Chelsea, who had driven Barbie’s convertible off the edge of her desk, left the scene of the accident. “What are you talking about?”
So I told her and Sass what boys and girls could do, and the more Sass insisted it was impossible, the more I insisted it was possible, until she ran down the hall to tell Mrs. Yost, who came into Chelsea’s room, looked at Ken with his face planted between Barbie’s legs, and suggested we play Monopoly.
When Mama picked me up the next morning, she asked me whether I’d had a good time.
“It was okay.”
“What did you do?”
“We played Monopoly. I won.”
“I’m sure you did. What else?”
“Watched TV.”
“What else?”
I knew then I was in trouble. “That’s al
l.”
“I talked to Chelsea’s mother. Were you girls playing Barbies?”

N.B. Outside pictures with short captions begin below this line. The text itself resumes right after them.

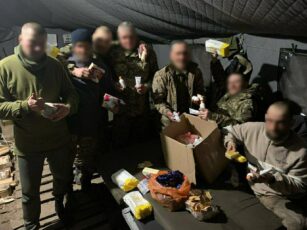 Для побуту і лікування: підтримка для захисників на різних напрямках фронту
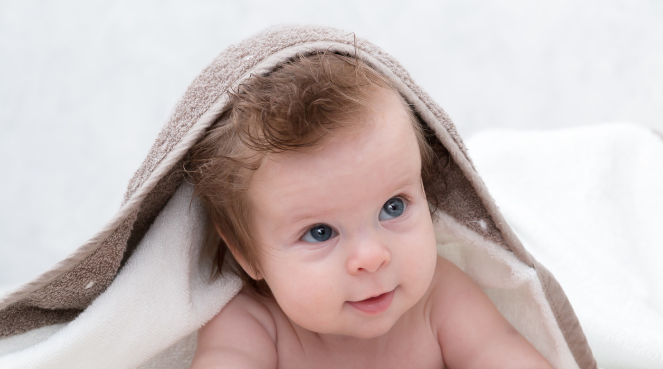 第一次见孙子的祝福句子大全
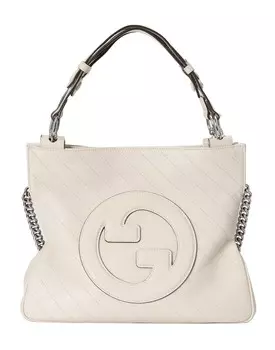Сумка Gucci, белый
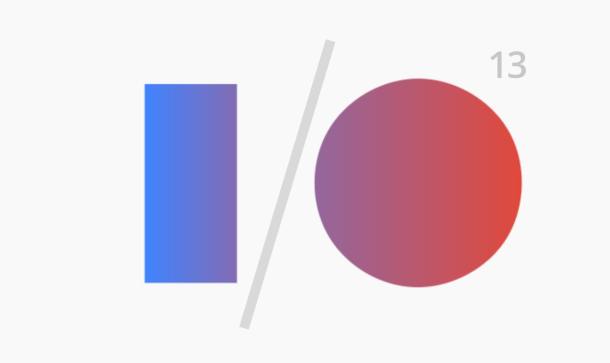 Google I-O 2013 logo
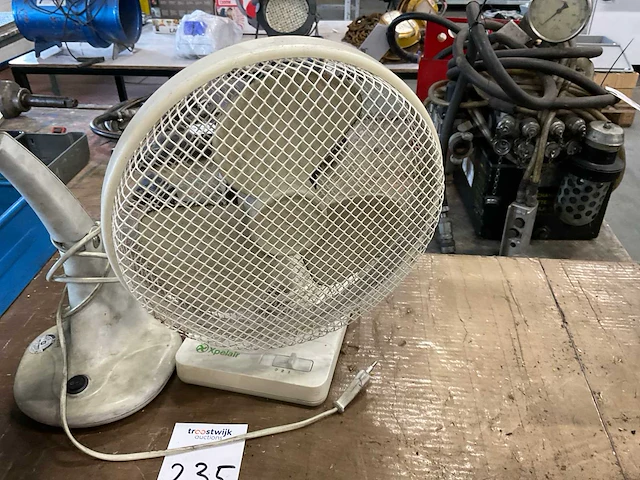 Xpelair ventilator - afbeelding 2 van  3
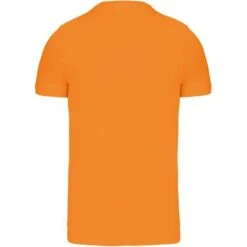 KARIBAN K356 - T-shirt Col Rond Manches Courtes Homme -Style au Travail aHR0cDovL21lZGlhMi5kZXNpZ25wYXJ0bmVyLmZyL2MvcC8zNjI2LzM2MjYtMTI1NC0yLmpwZw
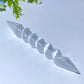 16cm Spiral Selenite Wand Crystal Healing Bulk Wholesale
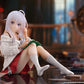 Wandering Witch: The Journey of Elaina Estatua PVC Desktop Cute Figure Elaina Casual Clothes Ver. Renewal 13 cm - Z POP Toys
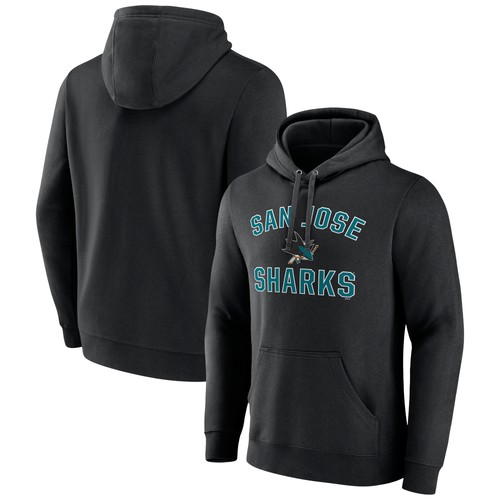 Men black san jose sharks - black,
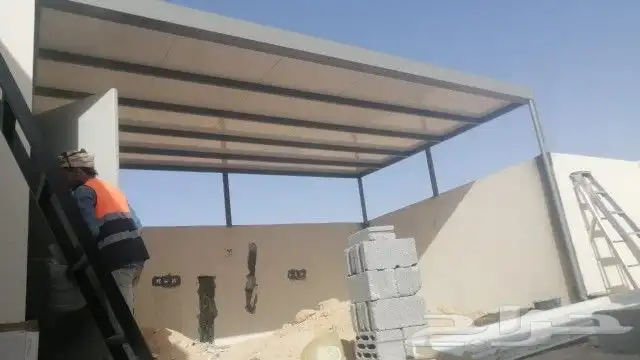 ساندوتش بانل و ملاحق سندوتش بانل شقق 7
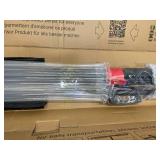 PropVue Projector Screen with Stand 100 inch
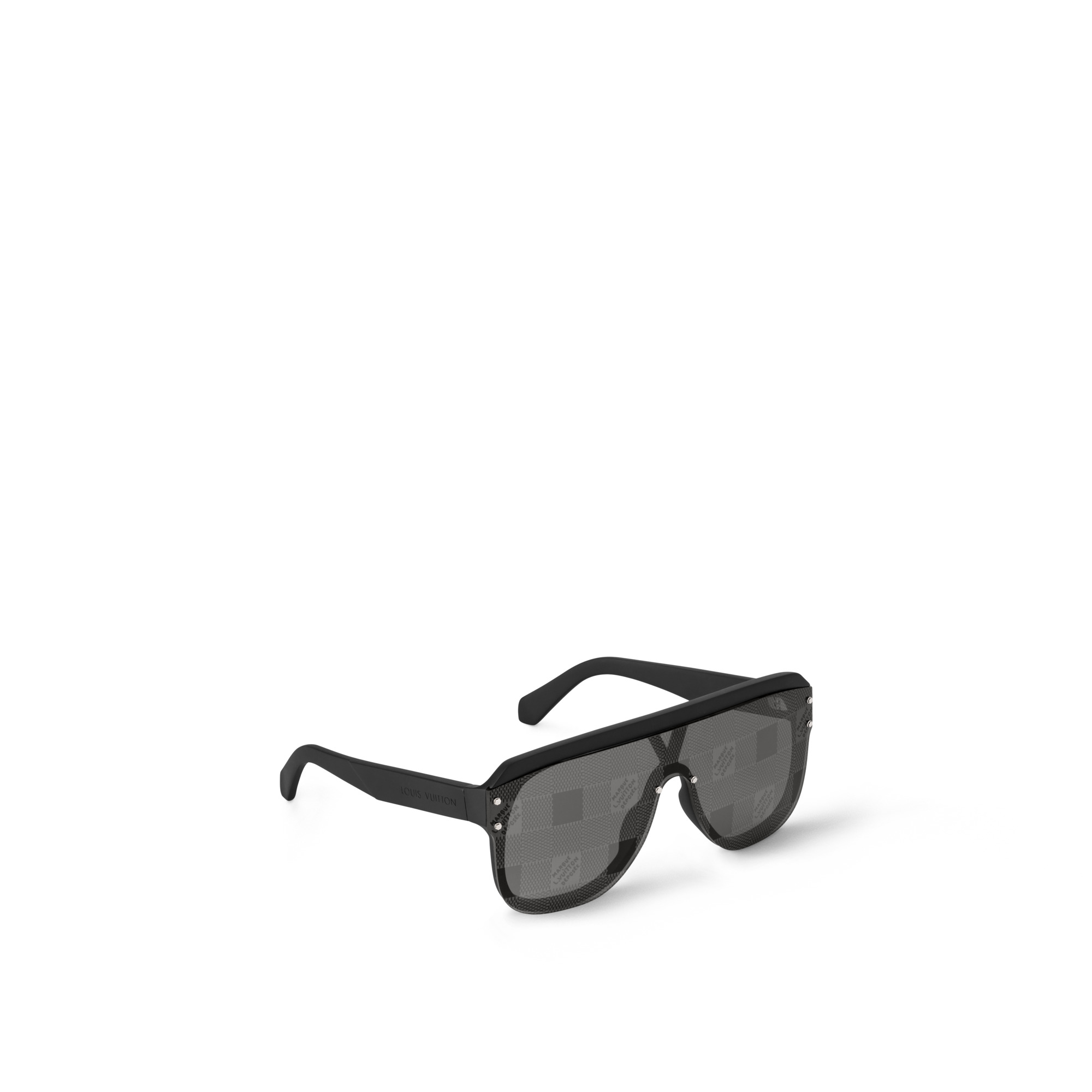 LV Waimea Mask Round Sunglasses - 3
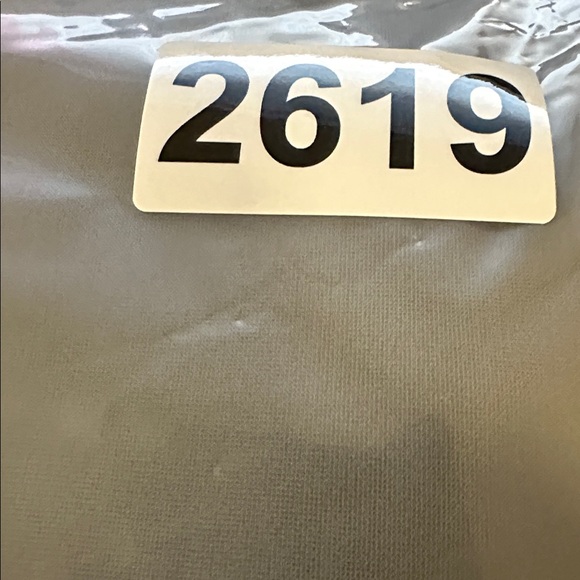 Lululemon City Sleek Slim-Fit 5 Pocket HR Pant Size 32 Grey Sage - Picture 10 of 10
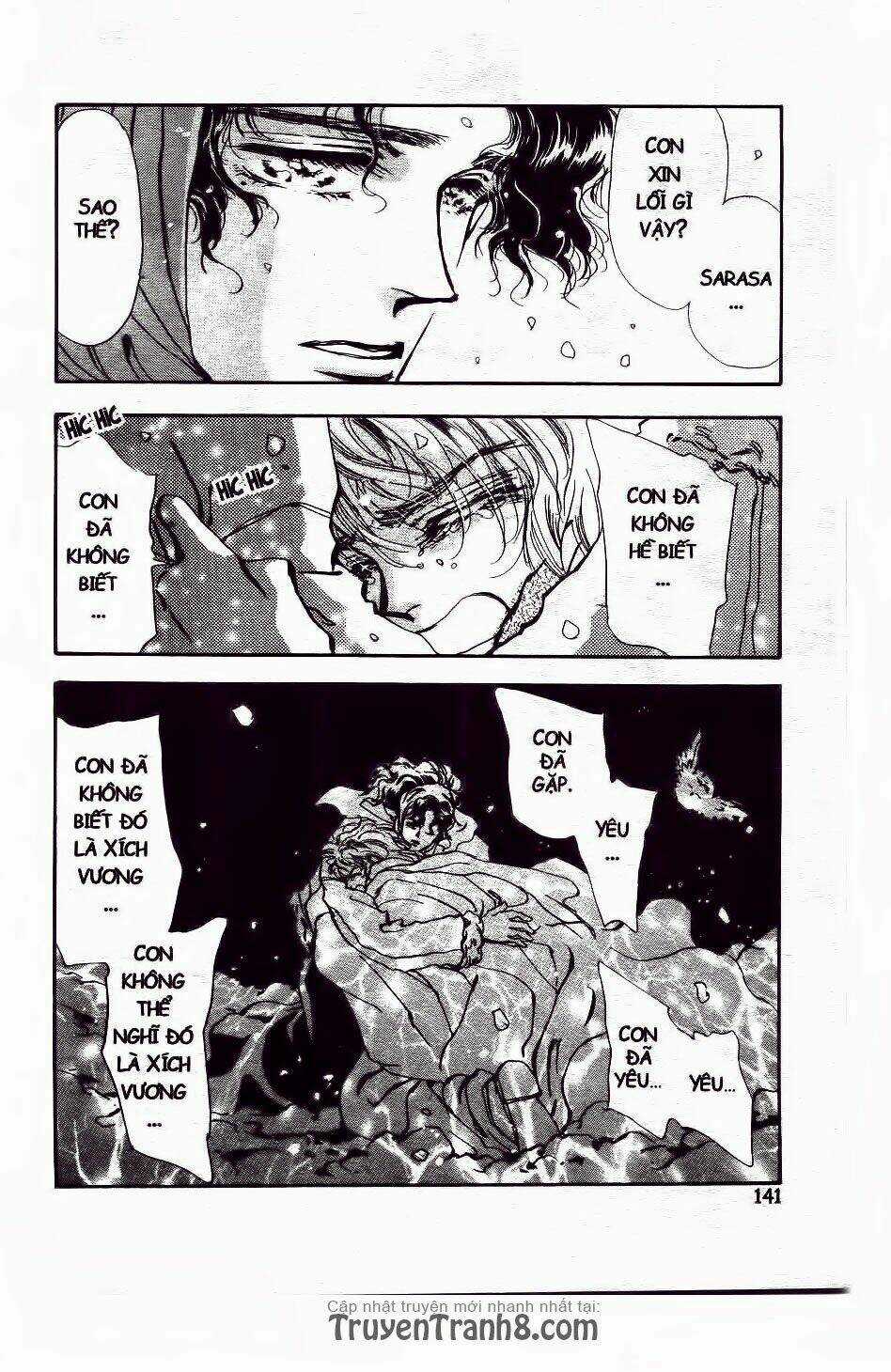 Đứa Con Số Phận Chapter 61.1 trang 3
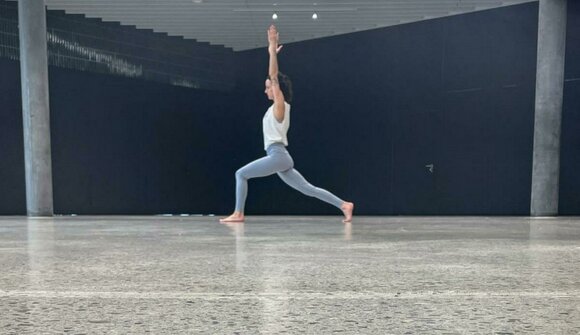 Yoga al mattino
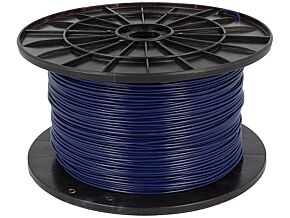 Filament PLA 1,75mm granatowy 1kg 195°C ±0,05mm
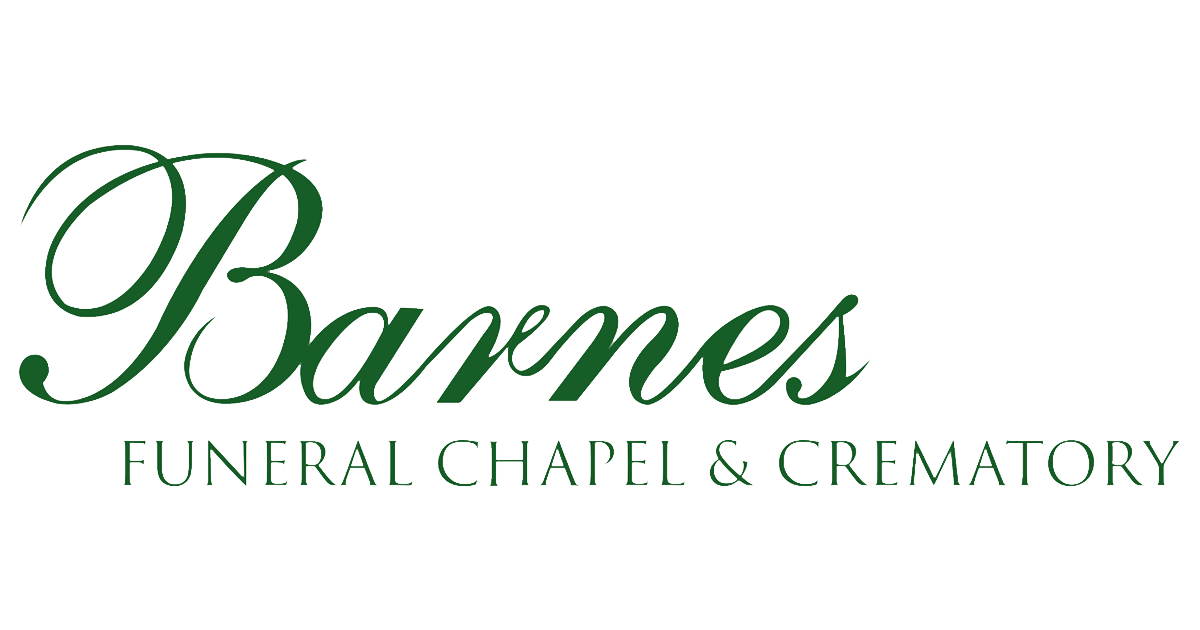 Most Recent Obituaries | Barnes Funeral Chapel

The deliberate neutrality of her tone put me on guard.
“It was boring.”
“Apparently not. What was Ken doing to Barbie?”
“Kissing her.”
“Where?”
“I was just playing.”
“Where?”
She’d never sounded this way before. She was often sarcastic, often irritated, but stern was Daddy’s territory. I was surprised that coming from her, it had the same effect on me, like a combination of a lie detector test and truth serum.
“Down there.”
“What makes you think boys kiss girls down there?” Her voice had lost its sternness, which made it easier for me to lie again.
“I’ve seen it in movies.” That was what I’d told Chelsea and Sass.
“What movies?”
“I don’t know.”
“Roan, I’m going to ask you a question, and you need to answer it honestly. Has a boy kissed you down there?”
“No, ma’am.”
“Let me rephrase that. Has anyone kissed you down there?”
“No, ma’am.”
She swerved into the overlook and braked so hard that I was slung forward against my seat belt.
“Who was it?” Her voice was almost a growl.
Crying never made Daddy sympathetic to my cause, but it might work on Mama.
She struck the dashboard with her palm. “Goddammit, tell me who it was.”
My tears became genuine. If I told her, he’d find out I hadn’t kept our secret. He’d be mad. My horses would be sold.
She grabbed me by my shoulders and shook me. My head snapped back and forth. Fierce pains shot up my neck into my brain. Daddy never touched me in anger.
“Tell me!”
My tears turned into big gulping heaves, and I was about to throw up my breakfast, and my eyes rolled around in my head like marbles.
“Daddy,” I gasped.
She released me.
Only my sobbing and snuffling broke the silence. I wiped my nose on the sleeve of my jacket and waited for all the terrible things to happen, starting with Mama right here, right now.
She was breathing funny. “What else has he done?”
I edged closer to my door. “Nothing.”